**TASK TO CARRY OUT**
The result should be the full listing copied exactly, with no pictures in it.

········

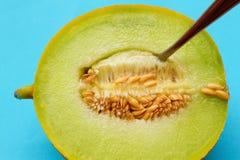 Un melón de ligamaza jugoso y una cuchara Fotografía de archivo libre de regalías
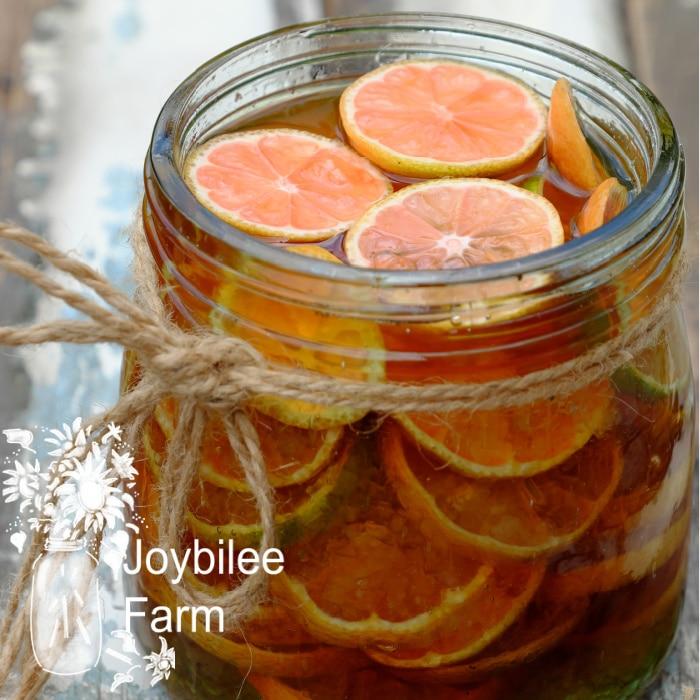 pink lemons in a jar of honey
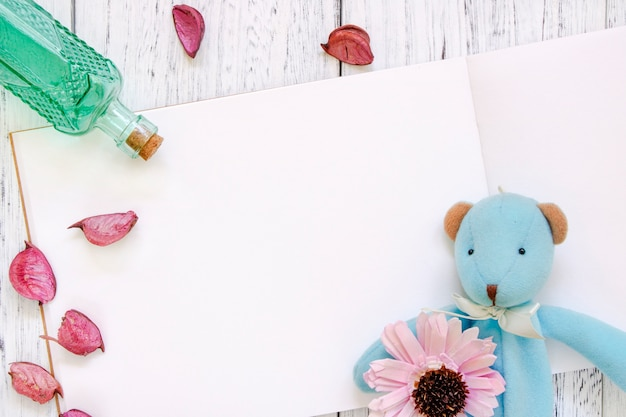 La photographie de stock plat poser vintage blanc peint en bois table pétales de fleurs pourpres ours poupée bouteille en verre vert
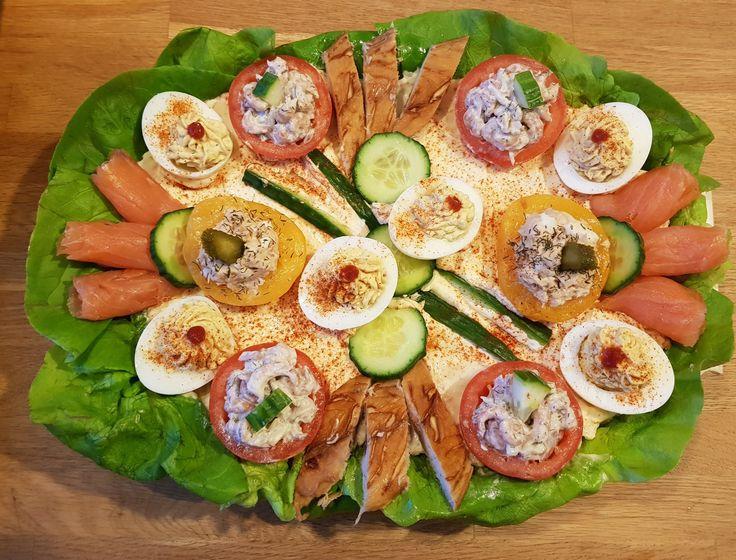 Koude schotel met vis. Opgemaakt met perziken gevuld met tonijnsalade, gevulde eitjes, tomaatjes gevuld met Hollandse garnalen, gerookte zalm en gerookte makreelfilet.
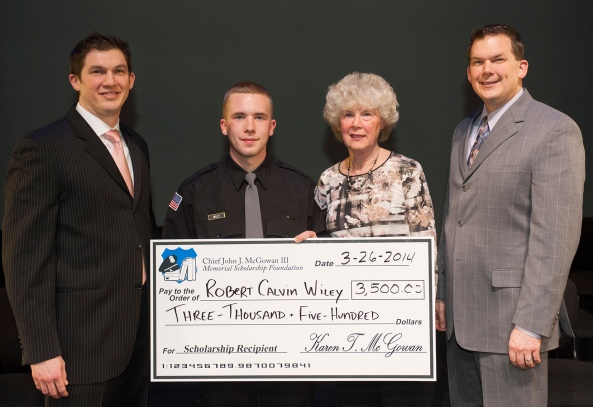 Police 2: Karen McGowan and her sons Scott McGowan and John McGowan IV present the Chief John J. McGowan III Memorial Scholarship to Robert Calvin Wiley, Willow Grove.  Photos by John Welsh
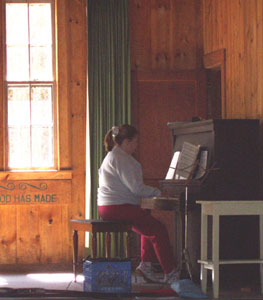 Photo of Alisa playing the piano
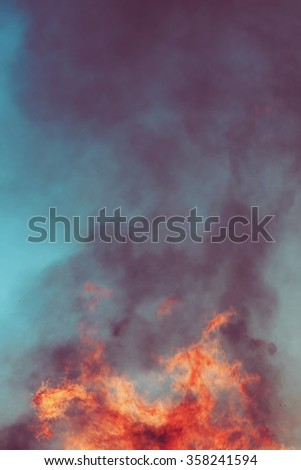 Huge flame against the blue sky during late day. Copyspace - stock photo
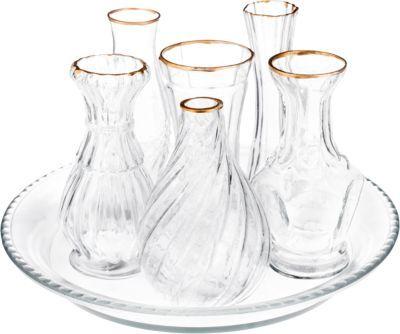 """#Unisex #Glas #Vasen #Set #Toledo #7 #teilig #farblos Das 7-teilige Glas Vasenensemble-Set """"TOLEDO´´ besteht aus einer flachen Glasschale und sechs unterschiedlichen Glasvasen. Mit diesem dekorativen Set können Sie immer wieder neue Arrangements gestalten. - Durchmesser der Glasschale: ø 23 cm - Höhe der Vasen: 14 cm Material: Glas"""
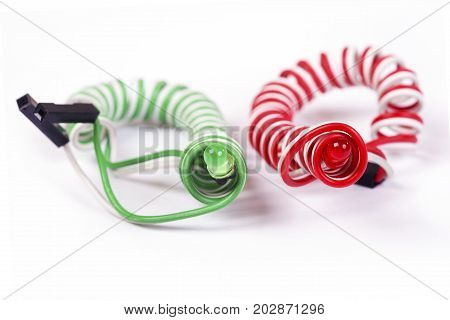 Red and green diodes on helical conductors are isolated on white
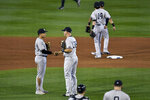 New York Yankees third baseman Gio Urshela, left, and first baseman Erik Kratz shake hands after the team's 12-1 win over the Toronto Blue Jays in a baseball game in Buffalo, N.Y., Tuesday, Sept. 22, 2020. (AP Photo/Adrian Kraus)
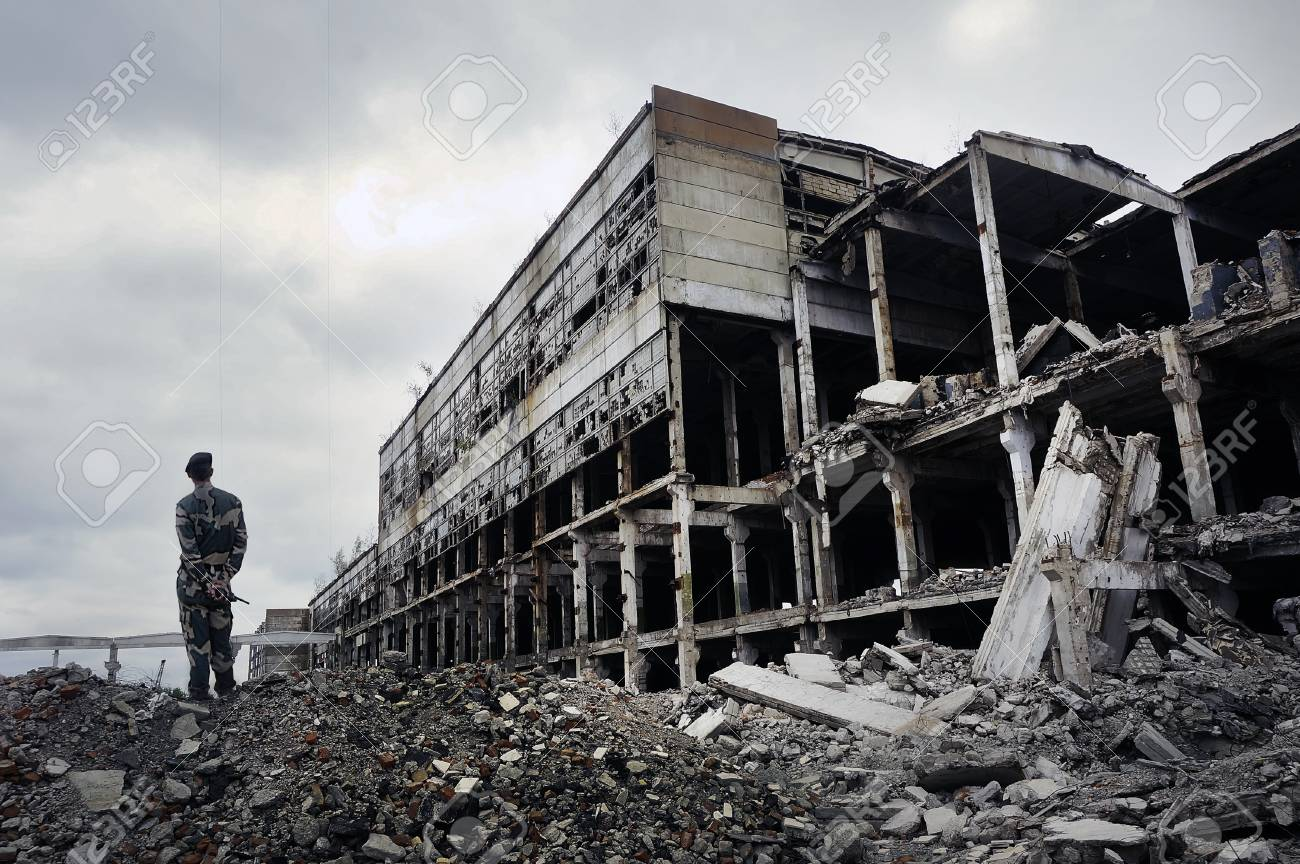 Soldier in military uniform stands on the ruins of the destroyed house. Hot spots on the planet. The concept of the fight against terrorism. - 79429439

········

**EXERCISE RESPONSE**
 Un melón de ligamaza jugoso y una cuchara Fotografía de archivo libre de regalías
 pink lemons in a jar of honey
 La photographie de stock plat poser vintage blanc peint en bois table pétales de fleurs pourpres ours poupée bouteille en verre vert
 Koude schotel met vis. Opgemaakt met perziken gevuld met tonijnsalade, gevulde eitjes, tomaatjes gevuld met Hollandse garnalen, gerookte zalm en gerookte makreelfilet.
 Police 2: Karen McGowan and her sons Scott McGowan and John McGowan IV present the Chief John J. McGowan III Memorial Scholarship to Robert Calvin Wiley, Willow Grove.  Photos by John Welsh
 Photo of Alisa playing the piano
 Huge flame against the blue sky during late day. Copyspace - stock photo
 """#Unisex #Glas #Vasen #Set #Toledo #7 #teilig #farblos Das 7-teilige Glas Vasenensemble-Set """"TOLEDO´´ besteht aus einer flachen Glasschale und sechs unterschiedlichen Glasvasen. Mit diesem dekorativen Set können Sie immer wieder neue Arrangements gestalten. - Durchmesser der Glasschale: ø 23 cm - Höhe der Vasen: 14 cm Material: Glas"""
 Red and green diodes on helical conductors are isolated on white
 New York Yankees third baseman Gio Urshela, left, and first baseman Erik Kratz shake hands after the team's 12-1 win over the Toronto Blue Jays in a baseball game in Buffalo, N.Y., Tuesday, Sept. 22, 2020. (AP Photo/Adrian Kraus)
 Soldier in military uniform stands on the ruins of the destroyed house. Hot spots on the planet. The concept of the fight against terrorism. - 79429439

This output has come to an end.